Fortescue Future Industries and Woodside have been selected as the two finalists in the race to develop what could be one of the world’s largest green hydrogen projects – a 600 MW facility in New Zealand.
After 80 companies expressed in the project last year, the shortlist has been whittled down to two, with billionaire Andrew “Twiggy” Forrest’s Fortescue Future Industries (FFI) facing off against gas giant Woodside. The pair are now entering final negotiations to develop the reportedly AUD 4.5 billion ($3.1 billion) project.
Southern Green Hydrogen, which proposed the megaproject, is a joint venture between New Zealand power providers Meridian Energy and Contact Energy. It was set up in June 2021 to explore the opportunity of producing green hydrogen on New Zealand’s southernmost tip, following the announcement that Rio Tinto would close its Tiwai Point aluminum smelter, which is primarily powered by a Meridian hydroelectric plant.
The vision is to build a 600 MW facility which would use the power from Meridian’s Manapouri hydro scheme to energise hydrogen electrolysers, producing green hydrogen or green ammonia for export. According to Meridian Energy CEO Neal Barclay, the proposals received from both FFI and Woodside made it clear a Southland hydrogen facility would be both technically feasible and commercially sound, and both companies would be capable of delivering it. FFI and Woodside have now been asked to provide more detailed proposals to Southern Green Hydrogen by the end of August, with the final selection of lead developer to be announced soon after.
Rio Tinto has since wavered on its decision to close the Tiwai Point smelter, but the New Zealand media have quoted Meridian’s Barclay as saying that the company does not plan to continue Rio Tinto’s current energy contract, even if it wanted to keep its smelter operating. Likewise, spokespeople for Meridian have said the Southern Green Hydrogen project is not contingent on the smelter closing.
Hokonui representative and Ngāi Tahu lead for the green energy programme, Terry Nicholas, who has been closely involved with the project, believes the facility and its wider infrastructure could cost around NZD 5 billion ($3.2 billion). According to him, four potential sites for the facility have been identified.
Like Australia, New Zealand is keen to secure some of the green hydrogen market. Its government and private sector have committed around NZD 200 billion to support the development of the burgeoning industry.

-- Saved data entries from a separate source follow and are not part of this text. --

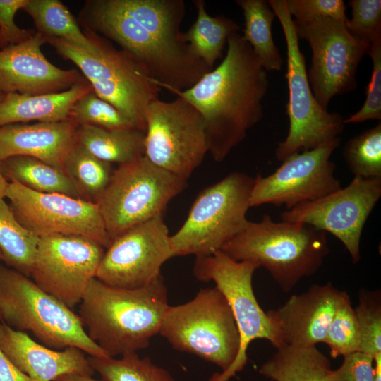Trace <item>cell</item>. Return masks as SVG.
<instances>
[{
  "instance_id": "1",
  "label": "cell",
  "mask_w": 381,
  "mask_h": 381,
  "mask_svg": "<svg viewBox=\"0 0 381 381\" xmlns=\"http://www.w3.org/2000/svg\"><path fill=\"white\" fill-rule=\"evenodd\" d=\"M186 10L183 0H88L78 19L116 42L159 87L183 91L211 71L181 40Z\"/></svg>"
},
{
  "instance_id": "2",
  "label": "cell",
  "mask_w": 381,
  "mask_h": 381,
  "mask_svg": "<svg viewBox=\"0 0 381 381\" xmlns=\"http://www.w3.org/2000/svg\"><path fill=\"white\" fill-rule=\"evenodd\" d=\"M267 73L239 32L229 36L222 62L195 84L171 92L189 102L203 118L210 152L223 161L263 117Z\"/></svg>"
},
{
  "instance_id": "3",
  "label": "cell",
  "mask_w": 381,
  "mask_h": 381,
  "mask_svg": "<svg viewBox=\"0 0 381 381\" xmlns=\"http://www.w3.org/2000/svg\"><path fill=\"white\" fill-rule=\"evenodd\" d=\"M167 294L162 275L135 289L114 287L95 277L80 303L79 317L90 339L109 357L136 353L159 334Z\"/></svg>"
},
{
  "instance_id": "4",
  "label": "cell",
  "mask_w": 381,
  "mask_h": 381,
  "mask_svg": "<svg viewBox=\"0 0 381 381\" xmlns=\"http://www.w3.org/2000/svg\"><path fill=\"white\" fill-rule=\"evenodd\" d=\"M235 261L265 267L284 293L313 275L329 253L326 232L311 225L275 222L268 214L246 228L220 250Z\"/></svg>"
},
{
  "instance_id": "5",
  "label": "cell",
  "mask_w": 381,
  "mask_h": 381,
  "mask_svg": "<svg viewBox=\"0 0 381 381\" xmlns=\"http://www.w3.org/2000/svg\"><path fill=\"white\" fill-rule=\"evenodd\" d=\"M0 319L18 331H30L55 350L74 346L90 356L109 357L88 337L79 315L32 280L0 265Z\"/></svg>"
},
{
  "instance_id": "6",
  "label": "cell",
  "mask_w": 381,
  "mask_h": 381,
  "mask_svg": "<svg viewBox=\"0 0 381 381\" xmlns=\"http://www.w3.org/2000/svg\"><path fill=\"white\" fill-rule=\"evenodd\" d=\"M96 38L97 51L94 54L59 39L49 38L47 43L63 59L75 64L96 95L119 109L135 128L145 132L147 107L159 98L162 88L131 55L116 49L97 33Z\"/></svg>"
},
{
  "instance_id": "7",
  "label": "cell",
  "mask_w": 381,
  "mask_h": 381,
  "mask_svg": "<svg viewBox=\"0 0 381 381\" xmlns=\"http://www.w3.org/2000/svg\"><path fill=\"white\" fill-rule=\"evenodd\" d=\"M179 351L195 354L228 370L240 347V337L231 307L215 286L201 289L190 301L168 306L159 332Z\"/></svg>"
},
{
  "instance_id": "8",
  "label": "cell",
  "mask_w": 381,
  "mask_h": 381,
  "mask_svg": "<svg viewBox=\"0 0 381 381\" xmlns=\"http://www.w3.org/2000/svg\"><path fill=\"white\" fill-rule=\"evenodd\" d=\"M253 183L254 178L235 171L201 191L183 224L170 236L173 257L212 255L241 232L249 222Z\"/></svg>"
},
{
  "instance_id": "9",
  "label": "cell",
  "mask_w": 381,
  "mask_h": 381,
  "mask_svg": "<svg viewBox=\"0 0 381 381\" xmlns=\"http://www.w3.org/2000/svg\"><path fill=\"white\" fill-rule=\"evenodd\" d=\"M187 180L145 155L119 165L96 202L111 241L130 228L162 215Z\"/></svg>"
},
{
  "instance_id": "10",
  "label": "cell",
  "mask_w": 381,
  "mask_h": 381,
  "mask_svg": "<svg viewBox=\"0 0 381 381\" xmlns=\"http://www.w3.org/2000/svg\"><path fill=\"white\" fill-rule=\"evenodd\" d=\"M267 2L280 22L286 44L285 78L289 90L286 114L289 128L286 138L275 149L276 158L283 162L293 154L315 149L339 138L344 123L340 114L325 110L312 92L306 60L286 0Z\"/></svg>"
},
{
  "instance_id": "11",
  "label": "cell",
  "mask_w": 381,
  "mask_h": 381,
  "mask_svg": "<svg viewBox=\"0 0 381 381\" xmlns=\"http://www.w3.org/2000/svg\"><path fill=\"white\" fill-rule=\"evenodd\" d=\"M259 267L253 261H235L221 250L196 257L194 276L200 281L215 283L231 307L240 337L238 353L233 364L226 371L213 375L210 381H228L242 370L247 363V349L253 340L266 339L277 349L284 346L253 291V276Z\"/></svg>"
},
{
  "instance_id": "12",
  "label": "cell",
  "mask_w": 381,
  "mask_h": 381,
  "mask_svg": "<svg viewBox=\"0 0 381 381\" xmlns=\"http://www.w3.org/2000/svg\"><path fill=\"white\" fill-rule=\"evenodd\" d=\"M145 119L146 157L187 180L208 152L200 112L181 97L171 102L158 98L148 104Z\"/></svg>"
},
{
  "instance_id": "13",
  "label": "cell",
  "mask_w": 381,
  "mask_h": 381,
  "mask_svg": "<svg viewBox=\"0 0 381 381\" xmlns=\"http://www.w3.org/2000/svg\"><path fill=\"white\" fill-rule=\"evenodd\" d=\"M294 21L298 39L312 51L308 73L312 92L326 111L331 99L357 87L356 71L370 44L352 37L345 25L329 18L306 23Z\"/></svg>"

The allure of a project with an already secured and established renewable energy input is no doubt vast – especially for FFI which is hoping to live up to the hype its created around itself, targeting 15 million tonnes of green hydrogen production by 2030.
The allure also holds true for Woodside, which is facing sharp and renewed criticism over its Scarborough gas project, a sustained focus environmental group Greenpeace. Woodside is looking to stay relevant through its move into hydrogen, but is notably pursuing both blue (hydrogen made from fossil gas) as well as some green, renewable projects.